**DOCUMENT SEGMENT**:
^^^^^^^^

XapaJIaMnu almost 8 years

Thanks. I just about figured that out. However it only works on my local machine and not on a Map reduce cluster ;/ For some reason as soon as I provide --driver-class-path option with extra jars, i override the default one (i think) and as a result I get an error py4j.protocol.Py4JJavaError: An error occurred while calling None.org.apache.spark.api.java.JavaSparkContext. : java.lang.NoSuchMethodError: org.apache.http.impl.client.DefaultHttpClient.execute(Lorg/a‌pache/http/client/me‌thods/HttpUriRequest‌;)Lorg/apache/http/c‌lient/methods/Closea‌bleHttpResponse; Ideas?
Shantanu Alshi almost 8 years

I'm afraid it is hard to analyse the exact issue in this case without looking at your actual program and environment variables
XapaJIaMnu almost 8 years

The problem is a version conflict between the versions from my fat jar and the spark jar. Thanks for your help!
thebeancounter over 6 years

does this code have to run on the driver itself? can it run on another machine and execute something on the driver in any way?

^^^^^^^^

**SOURCE DATA**:

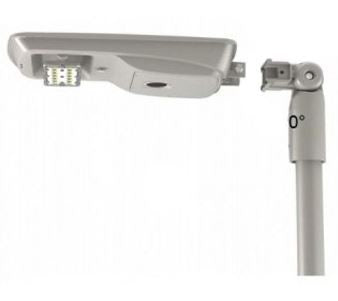 Westgate SOLF-SFA solar light adjustable slip fitter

^^^^^^^^

**TASK REQUIREMENTS**:
1. In the Spark comment thread, what did XapaJIaMnu find to be the cause of the error?
2. Pick up the Spark comment thread from its last comment and continue it.

**EXERCISE ANSWERS**:
1. A version conflict between the versions in the fat jar and the Spark jar.

2.
Rohit almost 5 years

I have created .egg file and my main file(driver.py) file and now i'm trying to submit my spark application on local using command (spark-submit --py-files local:///C:/git_local/sparkETL/dist/sparkETL-0.1-py3.6.egg driver.py ) But i'm getting error (File not found c:\spark\bin\driver.py). Now i'm confused i have created egg file now it should look for driver.py inside .egg but why it is looking in local path please help
mj3c about 4 years

As @Rohit mentioned, it is annoying that the main.py cannot be in the .egg file as well, or at least I have not managed to make it work. It is weird that we have to package everything and leave 1 file out of the package to execute the command.